Снова замирает. Я ловлю каждое ее движение, пальцы холодные, я их теперь сам сжимаю, девушка тут же словно отмирает от моих движений и пытается руку выдернуть, но я не даю.
— Я вел себя как идиот, Лиза. Прости меня, пожалуйста.
— Хорошо, Вадим. Но мне нужно идти…
Она резво поднимается с места, но я встаю за ней, ладонь не отпуская. Лиза выдыхает, ее ритм сбивается, мы близко, я могу чувствовать ее. Я хочу этого.
— Мне… совсем неважно, чьи это дети, — говорю упрямо, не давая Образцовой и шагу отступить. — Я считаю их своими. И не хочу больше ничего знать. Они мои. И Алиса тоже. Точка.
Лиза рот приоткрывает, чтобы что-то сказать, но я качаю головой, поднимаю ладонь свободной руки, останавливая жестом. Не хочу сбиваться с мысли, хочу, чтобы Лиза поняла, почему так происходит.
Я сам запутался. И она нужна мне.
Нужна.
Даже если я ей больше не нужен.
— Я не знаю, были ли у меня когда-то чувства к Злате.
На этих словах глаза Лизки наполняются слезами. Мне хочется тут же девушку обнять.
Лизку. Мою Лизку.
Лизка, Лизок.
В голове звучит ласкательные прозвища, и я теперь уверен, так и называл ее когда-то. Именно поэтому в порывах вылетает. Как в том телефонном звонке, когда впервые позвонил не по плану, как на парковке, когда пытался ее удержать, как в порывах в темноте квартиры…
— Понятия не имею, какие у нас были отношения со Златой. И к моему большому сожалению, не знаю, что я чувствовал к тебе.
— Я не понимаю, — шепчет она.
Больше не врывает мою руку, напротив, сжимает мою ладонь пальцами. Больше чем уверен, что неосознанно. Лиза пытается держаться, ей больно.
Я только сейчас это осознаю. Как и то, что у нее тоже есть ко мне чувства.

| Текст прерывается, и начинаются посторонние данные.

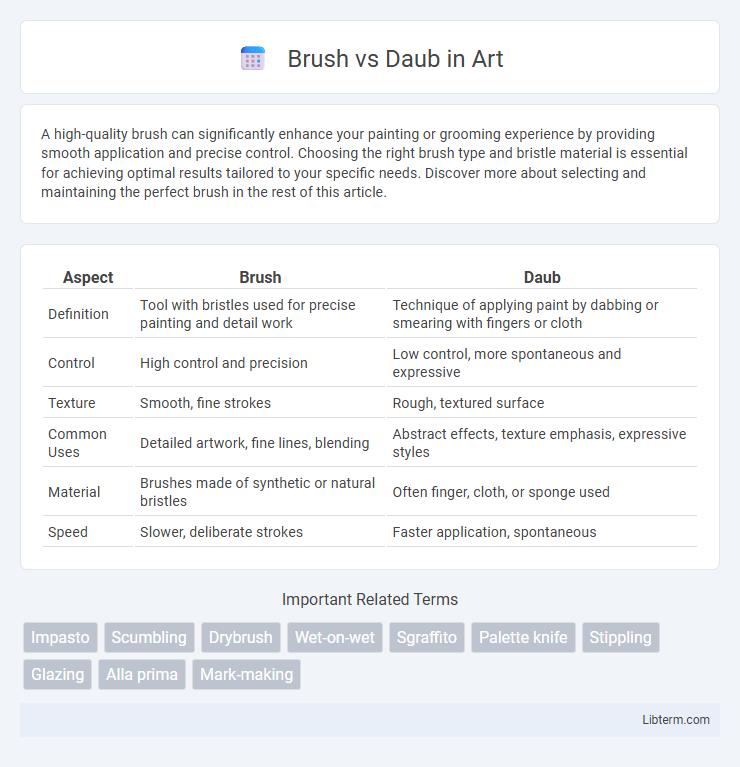 Brush vs Daub in Art

A high-quality brush can significantly enhance your painting or grooming experience by providing smooth application and precise control. Choosing the right brush type and bristle material is essential for achieving optimal results tailored to your specific needs. Discover more about selecting and maintaining the perfect brush in the rest of this article.

| Aspect | Brush | Daub |
|---|---|---|
| Definition | Tool with bristles used for precise painting and detail work | Technique of applying paint by dabbing or smearing with fingers or cloth |
| Control | High control and precision | Low control, more spontaneous and expressive |
| Texture | Smooth, fine strokes | Rough, textured surface |
| Common Uses | Detailed artwork, fine lines, blending | Abstract effects, texture emphasis, expressive styles |
| Material | Brushes made of synthetic or natural bristles | Often finger, cloth, or sponge used |
| Speed | Slower, deliberate strokes | Faster application, spontaneous |

Important Related Terms

Impasto Scumbling Drybrush Wet-on-wet Sgraffito Palette knife Stippling Glazing Alla prima Mark-making

Libterm.com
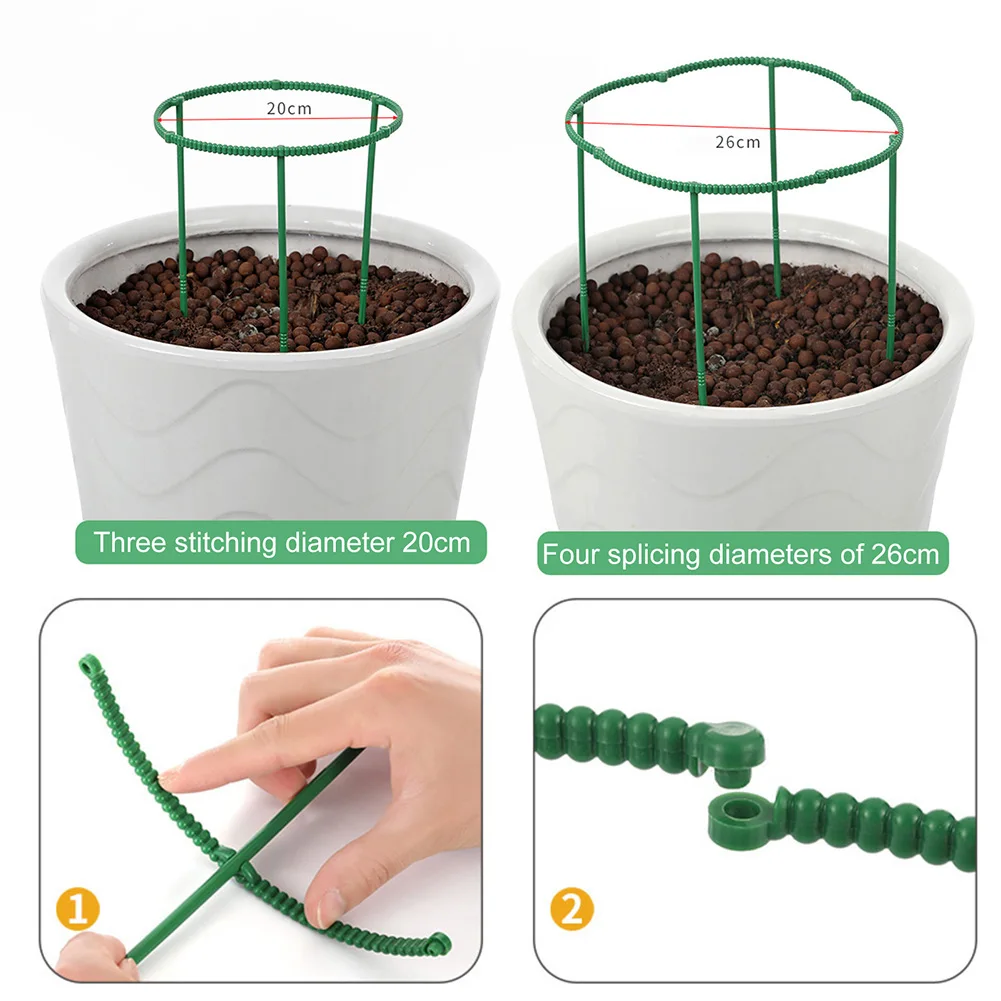 20cm

26cm

Three stitching diameter 20cm

Four splicing diameters of 26cm

1

2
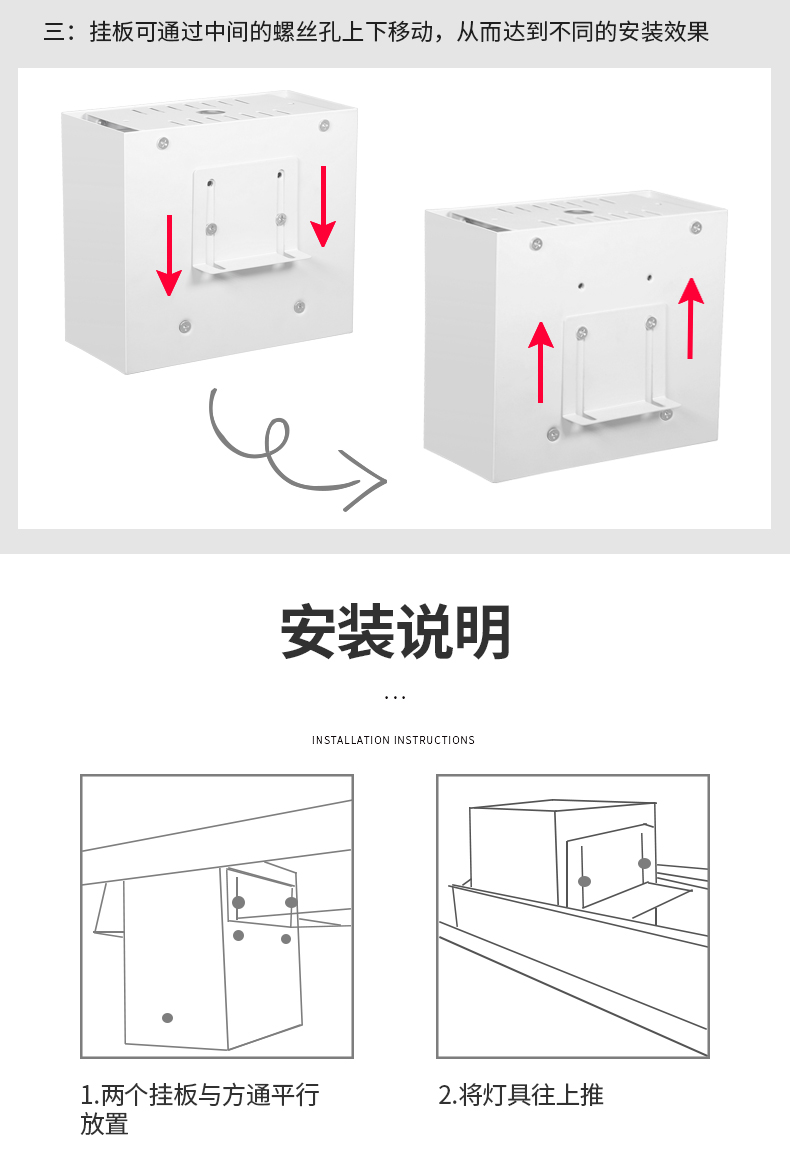 三：挂板可通过中间的螺丝孔上下移动，从而达到不同的安装效果

安装说明

...

INSTALLATION INSTRUCTIONS

1.两个挂板与方通平行放置

2.将灯具往上推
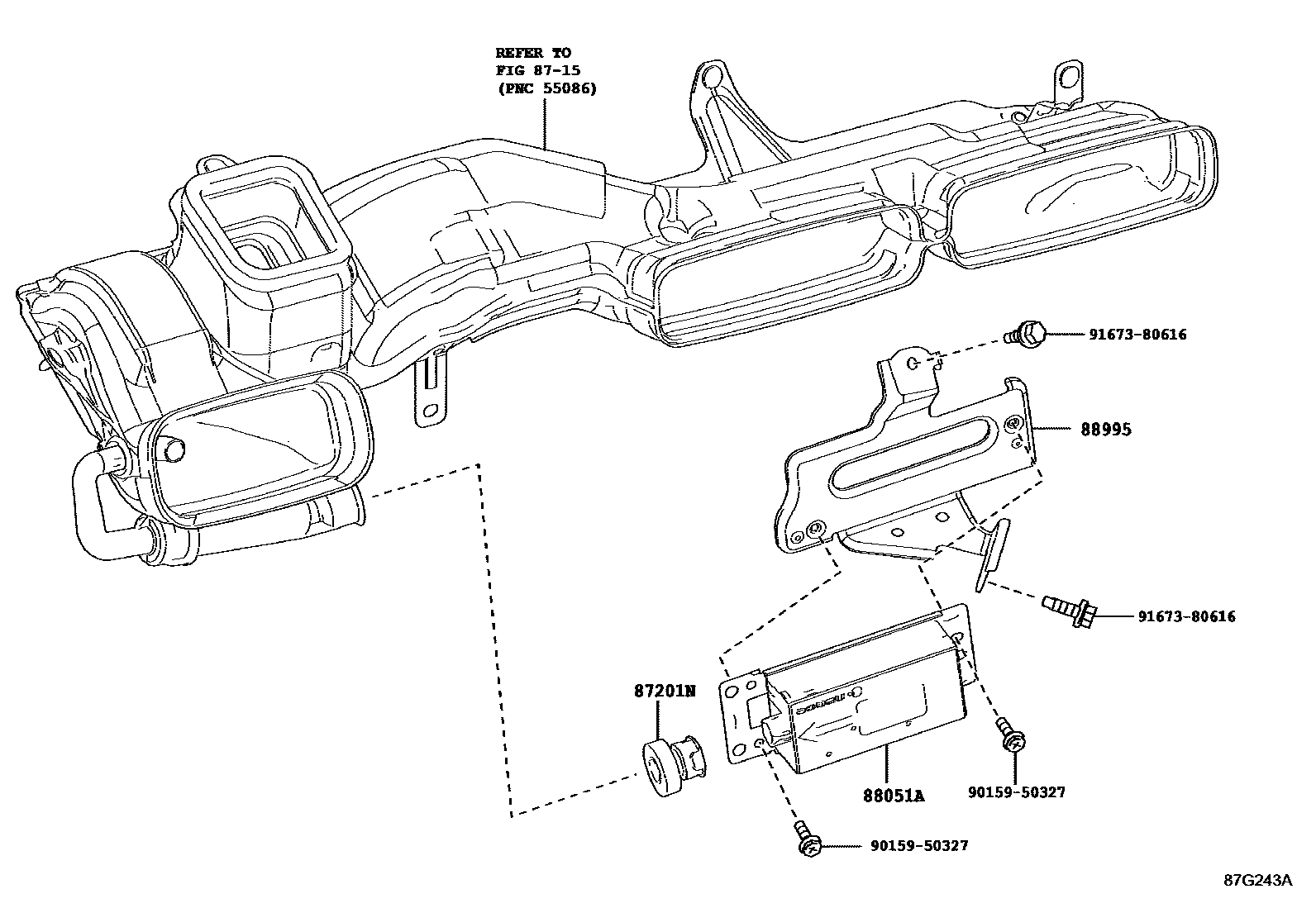 REFER TO
FIG 87-15
(PNC 55086)

91673-80616

88995

91673-80616

87201N

88051A

90159-50327

90159-50327

87G243A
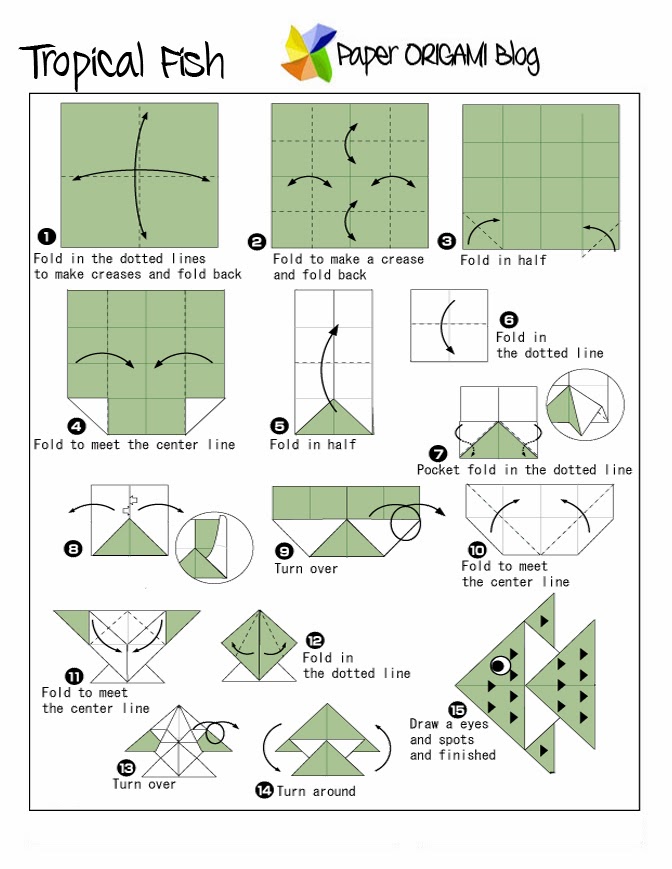 Tropical Fish

Paper ORIGAMI Blog

1 Fold in the dotted lines to make creases and fold back

2 Fold to make a crease and fold back

3 Fold in half

4 Fold to meet the center line

5 Fold in half

6 Fold in the dotted line

7 Pocket fold in the dotted line

8

9 Turn over

10 Fold to meet the center line

11 Fold to meet the center line

12 Fold in the dotted line

13 Turn over

14 Turn around

15 Draw a eyes and spots and finished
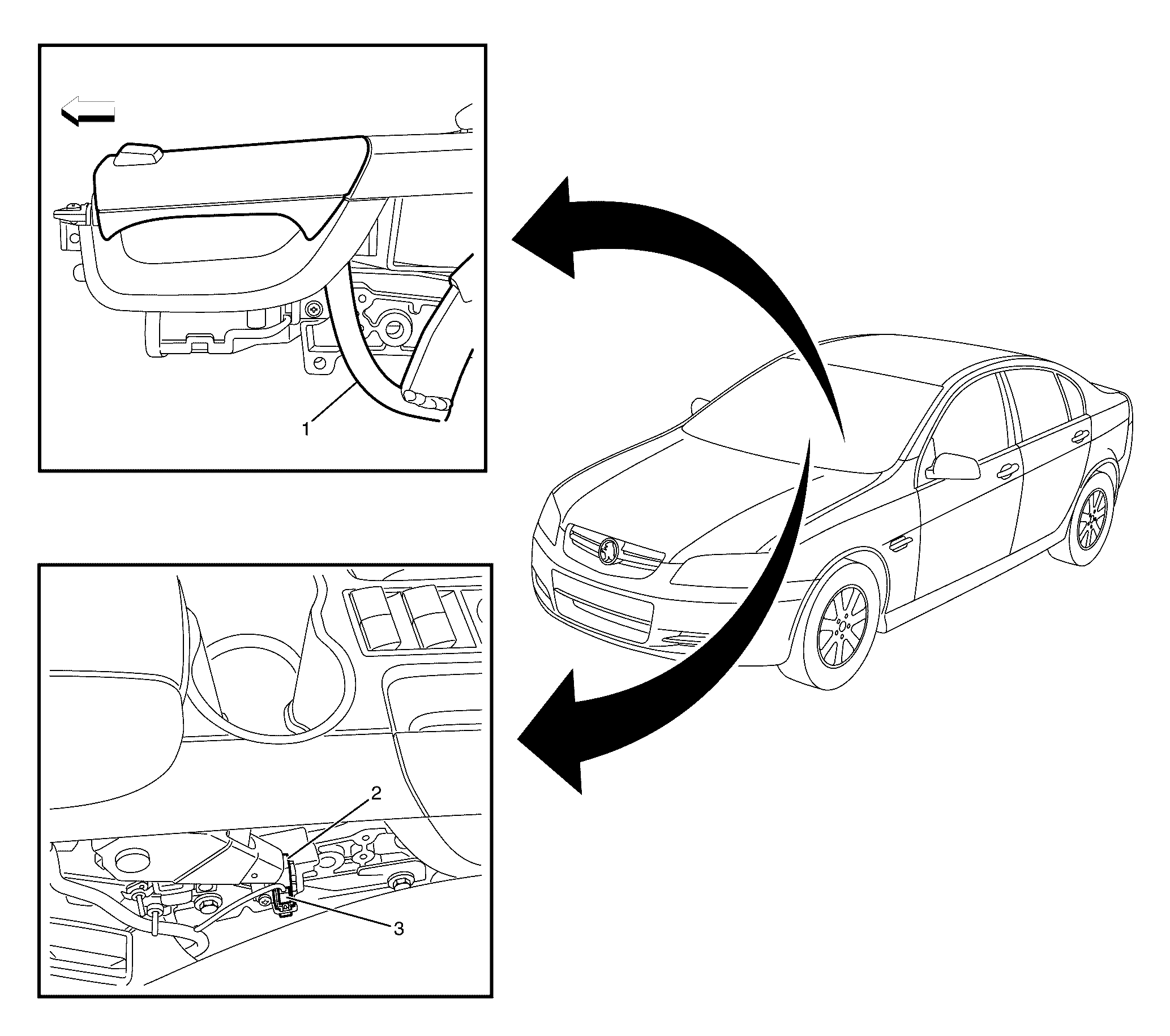 1

2

3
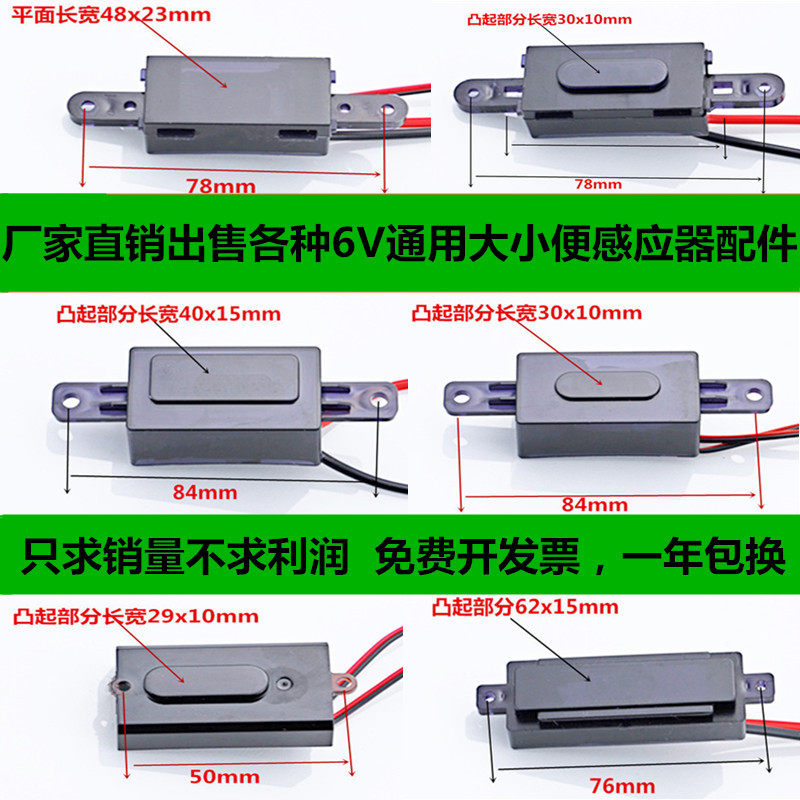 平面长宽48x23mm

78mm

凸起部分长宽30x10mm

78mm

厂家直销出售各种6V通用大小便感应器配件

凸起部分长宽40x15mm

84mm

凸起部分长宽30x10mm

84mm

只求销量不求利润 免费开发票，一年包换

凸起部分长宽29x10mm

50mm

凸起部分62x15mm

76mm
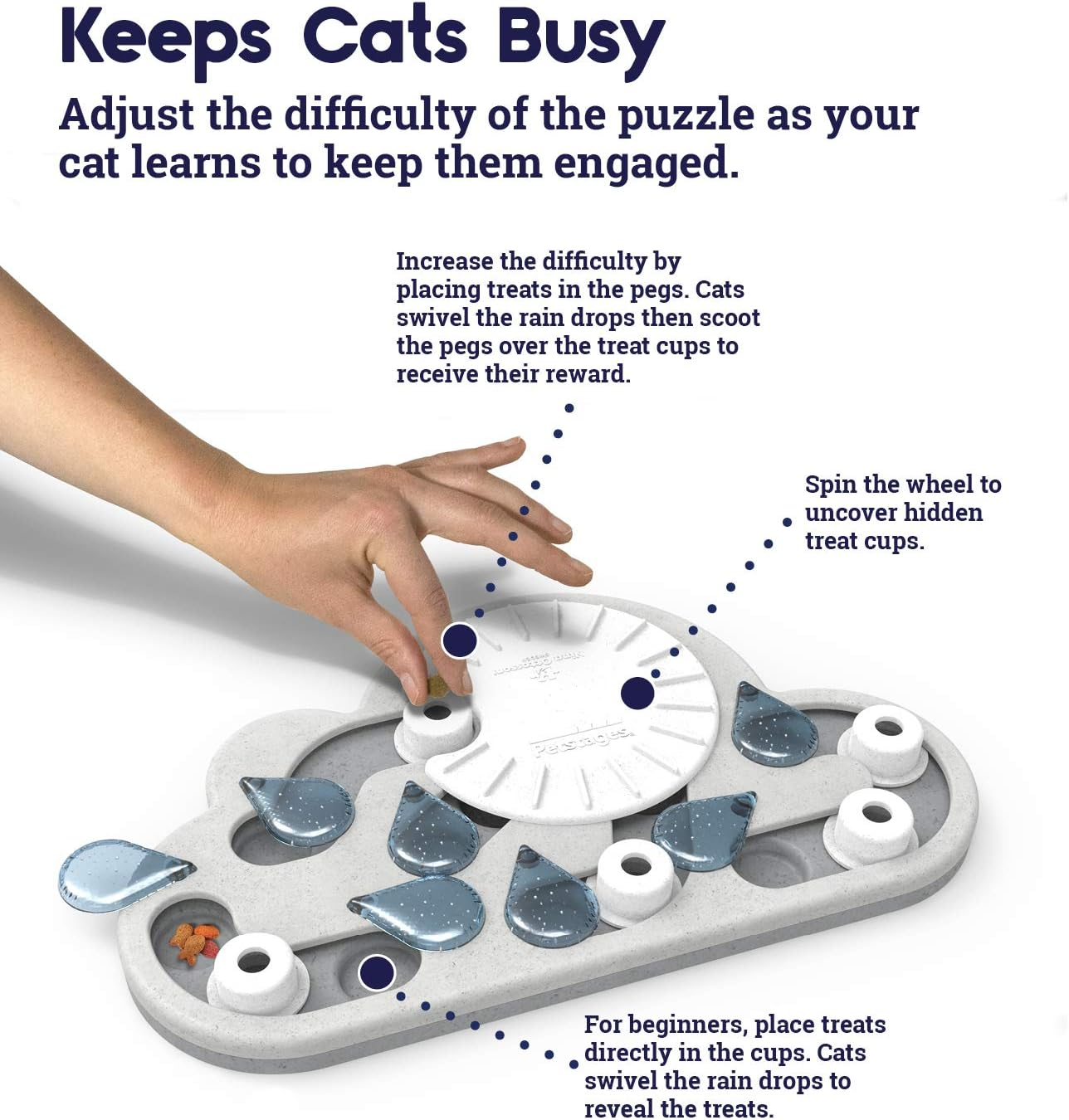 Keeps Cats Busy

Adjust the difficulty of the puzzle as your cat learns to keep them engaged.

Increase the difficulty by placing treats in the pegs. Cats swivel the rain drops then scoot the pegs over the treat cups to receive their reward.

Spin the wheel to uncover hidden treat cups.

Nina Ottosson

Petstages.

For beginners, place treats directly in the cups. Cats swivel the rain drops to reveal the treats.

И самое ясное, что сейчас чувствую — я дебил. Полный. Что не замечал этого.
Что долбил стену, когда как рядом была дверь. Но теперь она закрыта.
Я верил в то, что было на поверхности, отсекая любые другие варианты.
— Зачем ты это говоришь? — срывается с губ.
— Я все объясню, Лизок. Послушай…
— Давай не будем, Вадим…
— Будем.
Лиза замирает. На некоторое время повисает молчание. Воздух искрится самым высоким напряжением. Одно слово, один миг, и все взлетит на воздух.
— Ты никогда ни к кому ничего не чувствовал? — пытается разгадать мою главную тайну. Но я качаю головой. Пора.
Сейчас, или никогда.
— Я не знаю, Лиза. В той аварии, когда я за вами ехал, — говорю, чувствуя, как виски простреливает пульсацией. Спазм сдавливает грудную клетку, но я продолжаю говорить: — В той аварии, три года назад, я потерял память. И не помню ни тебя, ни детей.